TASK STATEMENT
For the data below, give again exactly the lines from the one containing "Иезуиты в России, с" through the one containing "被视为一些世俗智慧，对人亦缺", both ends included, and no others.

MATERIAL SHOWN
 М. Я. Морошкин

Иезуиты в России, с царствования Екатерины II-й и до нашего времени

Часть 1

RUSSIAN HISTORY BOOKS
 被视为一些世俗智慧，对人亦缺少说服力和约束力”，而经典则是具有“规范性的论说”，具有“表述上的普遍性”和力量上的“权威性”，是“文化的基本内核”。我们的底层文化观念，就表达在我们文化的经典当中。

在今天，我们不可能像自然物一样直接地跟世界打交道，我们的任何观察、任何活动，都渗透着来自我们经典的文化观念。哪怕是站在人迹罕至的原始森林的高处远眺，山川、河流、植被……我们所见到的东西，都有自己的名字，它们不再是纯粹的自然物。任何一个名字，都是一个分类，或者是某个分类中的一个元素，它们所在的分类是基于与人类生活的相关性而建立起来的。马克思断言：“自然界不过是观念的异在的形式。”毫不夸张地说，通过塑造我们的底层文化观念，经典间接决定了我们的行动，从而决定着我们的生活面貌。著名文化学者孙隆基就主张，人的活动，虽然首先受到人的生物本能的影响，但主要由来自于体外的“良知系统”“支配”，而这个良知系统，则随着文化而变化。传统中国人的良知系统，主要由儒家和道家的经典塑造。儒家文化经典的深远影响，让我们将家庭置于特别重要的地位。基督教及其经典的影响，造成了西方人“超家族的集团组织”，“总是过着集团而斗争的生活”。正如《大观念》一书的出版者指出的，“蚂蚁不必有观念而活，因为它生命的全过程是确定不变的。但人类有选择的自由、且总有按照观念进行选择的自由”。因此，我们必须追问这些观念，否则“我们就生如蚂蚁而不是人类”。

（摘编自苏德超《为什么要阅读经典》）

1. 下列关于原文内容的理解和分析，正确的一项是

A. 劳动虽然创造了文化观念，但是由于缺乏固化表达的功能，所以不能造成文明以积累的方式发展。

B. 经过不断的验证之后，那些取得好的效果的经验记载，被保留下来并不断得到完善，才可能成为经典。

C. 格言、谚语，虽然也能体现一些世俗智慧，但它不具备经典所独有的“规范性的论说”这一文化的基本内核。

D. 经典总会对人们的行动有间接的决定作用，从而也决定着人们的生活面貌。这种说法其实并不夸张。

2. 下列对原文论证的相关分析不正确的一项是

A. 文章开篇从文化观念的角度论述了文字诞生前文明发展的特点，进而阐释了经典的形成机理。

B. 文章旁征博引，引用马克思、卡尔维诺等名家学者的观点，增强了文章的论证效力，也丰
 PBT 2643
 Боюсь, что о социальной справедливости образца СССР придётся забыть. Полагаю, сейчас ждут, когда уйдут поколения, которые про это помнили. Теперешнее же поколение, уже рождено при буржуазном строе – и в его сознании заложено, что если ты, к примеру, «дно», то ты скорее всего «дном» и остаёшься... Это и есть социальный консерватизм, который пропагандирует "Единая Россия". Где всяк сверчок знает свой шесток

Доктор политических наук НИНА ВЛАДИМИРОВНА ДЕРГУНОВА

SOLUTION FOR THIS PROBLEM
Иезуиты в России, с царствования Екатерины II-й и до нашего времени

Часть 1

RUSSIAN HISTORY BOOKS
 被视为一些世俗智慧，对人亦缺少说服力和约束力”，而经典则是具有“规范性的论说”，具有“表述上的普遍性”和力量上的“权威性”，是“文化的基本内核”。我们的底层文化观念，就表达在我们文化的经典当中。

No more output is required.